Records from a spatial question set
———
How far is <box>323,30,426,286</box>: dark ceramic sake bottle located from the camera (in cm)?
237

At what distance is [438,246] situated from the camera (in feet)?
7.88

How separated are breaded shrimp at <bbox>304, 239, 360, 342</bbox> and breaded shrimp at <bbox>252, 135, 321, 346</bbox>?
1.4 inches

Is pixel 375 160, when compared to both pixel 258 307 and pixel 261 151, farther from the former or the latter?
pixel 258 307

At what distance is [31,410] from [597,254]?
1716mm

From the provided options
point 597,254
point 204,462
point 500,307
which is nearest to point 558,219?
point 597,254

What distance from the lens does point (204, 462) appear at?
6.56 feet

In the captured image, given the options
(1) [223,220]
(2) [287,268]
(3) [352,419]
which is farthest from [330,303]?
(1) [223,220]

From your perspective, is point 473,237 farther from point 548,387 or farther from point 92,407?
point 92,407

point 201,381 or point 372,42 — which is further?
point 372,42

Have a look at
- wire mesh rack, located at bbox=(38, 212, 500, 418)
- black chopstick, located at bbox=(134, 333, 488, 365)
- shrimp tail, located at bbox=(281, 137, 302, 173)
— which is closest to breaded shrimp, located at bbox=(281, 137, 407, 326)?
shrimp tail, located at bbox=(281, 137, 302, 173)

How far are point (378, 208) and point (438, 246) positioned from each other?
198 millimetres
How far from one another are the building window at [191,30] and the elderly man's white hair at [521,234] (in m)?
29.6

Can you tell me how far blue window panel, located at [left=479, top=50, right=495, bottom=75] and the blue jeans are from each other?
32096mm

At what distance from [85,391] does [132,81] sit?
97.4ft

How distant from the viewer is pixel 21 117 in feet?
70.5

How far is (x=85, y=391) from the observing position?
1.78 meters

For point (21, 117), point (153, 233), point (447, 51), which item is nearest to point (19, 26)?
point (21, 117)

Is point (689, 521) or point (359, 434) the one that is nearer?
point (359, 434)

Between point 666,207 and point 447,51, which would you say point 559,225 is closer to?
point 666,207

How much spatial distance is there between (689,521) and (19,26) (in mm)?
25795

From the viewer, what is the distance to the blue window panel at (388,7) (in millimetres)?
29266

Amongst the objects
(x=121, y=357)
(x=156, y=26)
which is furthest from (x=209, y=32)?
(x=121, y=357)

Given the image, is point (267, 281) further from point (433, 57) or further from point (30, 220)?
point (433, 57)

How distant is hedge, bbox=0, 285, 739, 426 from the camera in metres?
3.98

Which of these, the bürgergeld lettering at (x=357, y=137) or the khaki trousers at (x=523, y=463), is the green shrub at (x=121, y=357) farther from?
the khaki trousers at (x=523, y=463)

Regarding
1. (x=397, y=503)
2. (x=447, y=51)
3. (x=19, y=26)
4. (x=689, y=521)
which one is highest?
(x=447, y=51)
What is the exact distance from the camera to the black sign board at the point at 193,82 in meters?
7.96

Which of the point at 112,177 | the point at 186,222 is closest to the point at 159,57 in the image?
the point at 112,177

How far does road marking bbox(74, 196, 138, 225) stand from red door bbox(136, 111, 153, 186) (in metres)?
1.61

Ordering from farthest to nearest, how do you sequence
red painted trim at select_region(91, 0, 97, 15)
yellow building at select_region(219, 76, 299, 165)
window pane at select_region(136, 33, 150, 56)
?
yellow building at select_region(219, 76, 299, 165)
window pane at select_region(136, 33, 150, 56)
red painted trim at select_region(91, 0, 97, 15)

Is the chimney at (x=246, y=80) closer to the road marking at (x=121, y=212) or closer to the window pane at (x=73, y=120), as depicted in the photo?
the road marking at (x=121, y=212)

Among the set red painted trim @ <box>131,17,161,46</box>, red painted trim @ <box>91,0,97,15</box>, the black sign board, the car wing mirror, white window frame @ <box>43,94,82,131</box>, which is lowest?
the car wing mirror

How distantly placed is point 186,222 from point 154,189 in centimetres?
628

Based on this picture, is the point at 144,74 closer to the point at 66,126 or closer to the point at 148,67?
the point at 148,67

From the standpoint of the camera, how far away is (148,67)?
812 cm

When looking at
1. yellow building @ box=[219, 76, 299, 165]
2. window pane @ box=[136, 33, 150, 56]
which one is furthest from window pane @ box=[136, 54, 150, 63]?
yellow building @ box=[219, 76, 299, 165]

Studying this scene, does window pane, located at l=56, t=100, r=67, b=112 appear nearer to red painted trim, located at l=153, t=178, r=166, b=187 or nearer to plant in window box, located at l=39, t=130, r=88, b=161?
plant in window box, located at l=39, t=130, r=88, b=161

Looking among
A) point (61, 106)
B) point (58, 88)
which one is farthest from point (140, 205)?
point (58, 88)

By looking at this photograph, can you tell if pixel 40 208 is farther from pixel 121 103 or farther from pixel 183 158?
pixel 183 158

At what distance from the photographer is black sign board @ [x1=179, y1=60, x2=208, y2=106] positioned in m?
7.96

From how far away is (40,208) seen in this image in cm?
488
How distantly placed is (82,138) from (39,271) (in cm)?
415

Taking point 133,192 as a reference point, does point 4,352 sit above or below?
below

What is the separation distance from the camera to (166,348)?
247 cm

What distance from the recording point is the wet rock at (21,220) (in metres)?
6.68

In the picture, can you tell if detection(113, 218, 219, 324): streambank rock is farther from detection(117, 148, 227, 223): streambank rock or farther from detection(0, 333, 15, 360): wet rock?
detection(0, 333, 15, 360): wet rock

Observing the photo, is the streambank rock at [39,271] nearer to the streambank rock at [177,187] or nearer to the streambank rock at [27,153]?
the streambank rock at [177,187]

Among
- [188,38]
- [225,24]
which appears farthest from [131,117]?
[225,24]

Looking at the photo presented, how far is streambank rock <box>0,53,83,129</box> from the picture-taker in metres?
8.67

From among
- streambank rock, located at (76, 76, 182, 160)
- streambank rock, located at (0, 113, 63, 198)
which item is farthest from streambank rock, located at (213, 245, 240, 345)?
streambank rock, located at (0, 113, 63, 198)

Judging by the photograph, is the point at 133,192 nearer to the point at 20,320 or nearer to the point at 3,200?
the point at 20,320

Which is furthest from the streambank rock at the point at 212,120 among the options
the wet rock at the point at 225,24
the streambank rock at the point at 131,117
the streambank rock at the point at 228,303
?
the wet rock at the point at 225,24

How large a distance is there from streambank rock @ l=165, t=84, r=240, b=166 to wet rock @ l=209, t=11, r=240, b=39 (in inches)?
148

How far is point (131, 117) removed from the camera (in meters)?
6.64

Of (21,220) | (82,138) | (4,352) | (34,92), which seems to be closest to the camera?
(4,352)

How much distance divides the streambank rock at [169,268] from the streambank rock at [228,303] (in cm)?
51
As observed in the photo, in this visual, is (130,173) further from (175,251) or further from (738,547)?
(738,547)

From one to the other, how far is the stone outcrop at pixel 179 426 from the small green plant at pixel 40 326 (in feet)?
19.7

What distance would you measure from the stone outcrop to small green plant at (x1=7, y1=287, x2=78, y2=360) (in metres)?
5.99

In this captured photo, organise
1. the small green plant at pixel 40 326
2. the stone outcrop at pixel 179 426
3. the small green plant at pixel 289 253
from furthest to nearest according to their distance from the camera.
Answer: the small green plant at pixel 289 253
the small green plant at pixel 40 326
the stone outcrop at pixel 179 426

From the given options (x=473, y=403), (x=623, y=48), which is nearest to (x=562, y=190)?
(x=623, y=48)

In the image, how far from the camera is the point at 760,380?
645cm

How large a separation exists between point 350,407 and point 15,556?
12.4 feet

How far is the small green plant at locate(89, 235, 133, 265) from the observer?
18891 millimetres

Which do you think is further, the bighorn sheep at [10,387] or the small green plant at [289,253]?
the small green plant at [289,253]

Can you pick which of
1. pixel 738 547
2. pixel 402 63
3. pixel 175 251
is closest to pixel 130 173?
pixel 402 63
———
* Given instruction
Write down every line of the data exactly as it appears above.

* Correct response
How far is <box>323,30,426,286</box>: dark ceramic sake bottle located from the camera (in cm)?
237

At what distance is [438,246] situated from the camera (in feet)?
7.88

How separated are breaded shrimp at <bbox>304, 239, 360, 342</bbox> and breaded shrimp at <bbox>252, 135, 321, 346</bbox>?
1.4 inches

Is pixel 375 160, when compared to both pixel 258 307 and pixel 261 151, farther from the former or the latter?
pixel 258 307

At what distance is [31,410] from [597,254]?
1716mm

From the provided options
point 597,254
point 204,462
point 500,307
which is nearest to point 558,219?
point 597,254

What distance from the lens does point (204, 462) appear at?
6.56 feet

In the captured image, given the options
(1) [223,220]
(2) [287,268]
(3) [352,419]
which is farthest from [330,303]?
(1) [223,220]

From your perspective, is point 473,237 farther from point 548,387 or farther from point 92,407?
point 92,407

point 201,381 or point 372,42 — which is further?
point 372,42

Have a look at
- wire mesh rack, located at bbox=(38, 212, 500, 418)
- black chopstick, located at bbox=(134, 333, 488, 365)
- shrimp tail, located at bbox=(281, 137, 302, 173)
— which is closest to breaded shrimp, located at bbox=(281, 137, 407, 326)?
shrimp tail, located at bbox=(281, 137, 302, 173)

How far are point (378, 208) and point (438, 246) positioned from each other?
198 millimetres
How far from one another are the building window at [191,30] and the elderly man's white hair at [521,234] (in m)?
29.6

Can you tell me how far blue window panel, located at [left=479, top=50, right=495, bottom=75] and the blue jeans are from each other?
32096mm

At what distance from [85,391] does [132,81] sit?
97.4ft

How distant from the viewer is pixel 21 117 in feet?
70.5

How far is (x=85, y=391) from the observing position?
1.78 meters

For point (21, 117), point (153, 233), point (447, 51), which item is nearest to point (19, 26)?
point (21, 117)

Is point (689, 521) or point (359, 434) the one that is nearer?
point (359, 434)

Between point 666,207 and point 447,51, which would you say point 559,225 is closer to?
point 666,207

How much spatial distance is there between (689,521) and (19,26) (in mm)?
25795

From the viewer, what is the distance to the blue window panel at (388,7) (in millimetres)?
29266

Amongst the objects
(x=121, y=357)
(x=156, y=26)
which is furthest from (x=209, y=32)?
(x=121, y=357)

Given the image, is point (267, 281) further from point (433, 57) or further from point (30, 220)?
point (433, 57)

How distant is hedge, bbox=0, 285, 739, 426 from the camera in metres?
3.98

Which of these, the bürgergeld lettering at (x=357, y=137) or the khaki trousers at (x=523, y=463), is the green shrub at (x=121, y=357) farther from?
the khaki trousers at (x=523, y=463)

Regarding
1. (x=397, y=503)
2. (x=447, y=51)
3. (x=19, y=26)
4. (x=689, y=521)
which one is highest?
(x=447, y=51)
What is the exact distance from the camera to the black sign board at the point at 193,82 in meters?
7.96

Which of the point at 112,177 | the point at 186,222 is closest to the point at 159,57 in the image?
the point at 112,177

How far does road marking bbox(74, 196, 138, 225) stand from red door bbox(136, 111, 153, 186) (in metres)?
1.61

Ordering from farthest to nearest, how do you sequence
red painted trim at select_region(91, 0, 97, 15)
yellow building at select_region(219, 76, 299, 165)
window pane at select_region(136, 33, 150, 56)
?
yellow building at select_region(219, 76, 299, 165)
window pane at select_region(136, 33, 150, 56)
red painted trim at select_region(91, 0, 97, 15)

Is the chimney at (x=246, y=80) closer to the road marking at (x=121, y=212) or closer to the window pane at (x=73, y=120), as depicted in the photo?
the road marking at (x=121, y=212)

Among the set red painted trim @ <box>131,17,161,46</box>, red painted trim @ <box>91,0,97,15</box>, the black sign board, the car wing mirror, white window frame @ <box>43,94,82,131</box>, which is lowest?
the car wing mirror

How distantly placed is point 186,222 from point 154,189 in centimetres?
628

Based on this picture, is the point at 144,74 closer to the point at 66,126 or closer to the point at 148,67?
the point at 148,67

From the standpoint of the camera, how far away is (148,67)?
812 cm

When looking at
1. yellow building @ box=[219, 76, 299, 165]
2. window pane @ box=[136, 33, 150, 56]
which one is furthest from window pane @ box=[136, 54, 150, 63]?
yellow building @ box=[219, 76, 299, 165]

Studying this scene, does window pane, located at l=56, t=100, r=67, b=112 appear nearer to red painted trim, located at l=153, t=178, r=166, b=187 or nearer to plant in window box, located at l=39, t=130, r=88, b=161?
plant in window box, located at l=39, t=130, r=88, b=161

Looking among
A) point (61, 106)
B) point (58, 88)
which one is farthest from point (140, 205)?
point (58, 88)

By looking at this photograph, can you tell if pixel 40 208 is farther from pixel 121 103 or farther from pixel 183 158?
pixel 183 158

At what distance from the photographer is black sign board @ [x1=179, y1=60, x2=208, y2=106] positioned in m?
7.96

From how far away is (40,208) seen in this image in cm?
488
How distantly placed is (82,138) from (39,271) (in cm)?
415

Taking point 133,192 as a reference point, does point 4,352 sit above or below?
below

What is the separation distance from the camera to (166,348)?
247 cm

What distance from the recording point is the wet rock at (21,220) (in metres)?
6.68

In the picture, can you tell if detection(113, 218, 219, 324): streambank rock is farther from detection(117, 148, 227, 223): streambank rock or farther from detection(0, 333, 15, 360): wet rock?
detection(0, 333, 15, 360): wet rock

Observing the photo, is the streambank rock at [39,271] nearer to the streambank rock at [177,187] or nearer to the streambank rock at [27,153]?
the streambank rock at [177,187]

Among
- [188,38]
- [225,24]
which appears farthest from [131,117]?
[225,24]

Looking at the photo presented, how far is streambank rock <box>0,53,83,129</box> from the picture-taker in metres?
8.67

From among
- streambank rock, located at (76, 76, 182, 160)
- streambank rock, located at (0, 113, 63, 198)
which item is farthest from streambank rock, located at (213, 245, 240, 345)?
streambank rock, located at (0, 113, 63, 198)

Judging by the photograph, is the point at 133,192 nearer to the point at 20,320 or nearer to the point at 3,200?
the point at 20,320

Which is furthest from the streambank rock at the point at 212,120 among the options
the wet rock at the point at 225,24
the streambank rock at the point at 131,117
the streambank rock at the point at 228,303
?
the wet rock at the point at 225,24

How large a distance is there from streambank rock @ l=165, t=84, r=240, b=166 to wet rock @ l=209, t=11, r=240, b=39 (in inches)?
148

How far is point (131, 117) removed from the camera (in meters)?
6.64

Of (21,220) | (82,138) | (4,352) | (34,92), which seems to be closest to the camera?
(4,352)

How much distance divides the streambank rock at [169,268] from the streambank rock at [228,303] (in cm)?
51
As observed in the photo, in this visual, is (130,173) further from (175,251) or further from (738,547)?
(738,547)

From one to the other, how far is the stone outcrop at pixel 179 426 from the small green plant at pixel 40 326 (in feet)?
19.7

What distance would you measure from the stone outcrop to small green plant at (x1=7, y1=287, x2=78, y2=360) (in metres)?
5.99

In this captured photo, organise
1. the small green plant at pixel 40 326
2. the stone outcrop at pixel 179 426
3. the small green plant at pixel 289 253
from furthest to nearest according to their distance from the camera.
Answer: the small green plant at pixel 289 253
the small green plant at pixel 40 326
the stone outcrop at pixel 179 426

From the given options (x=473, y=403), (x=623, y=48), which is nearest to (x=562, y=190)?
(x=623, y=48)

In the image, how far from the camera is the point at 760,380?
645cm

How large a separation exists between point 350,407 and point 15,556?
12.4 feet

How far is the small green plant at locate(89, 235, 133, 265) from the observer?
18891 millimetres

Which do you think is further, the bighorn sheep at [10,387] or the small green plant at [289,253]?
the small green plant at [289,253]

Can you pick which of
1. pixel 738 547
2. pixel 402 63
3. pixel 175 251
is closest to pixel 130 173?
pixel 402 63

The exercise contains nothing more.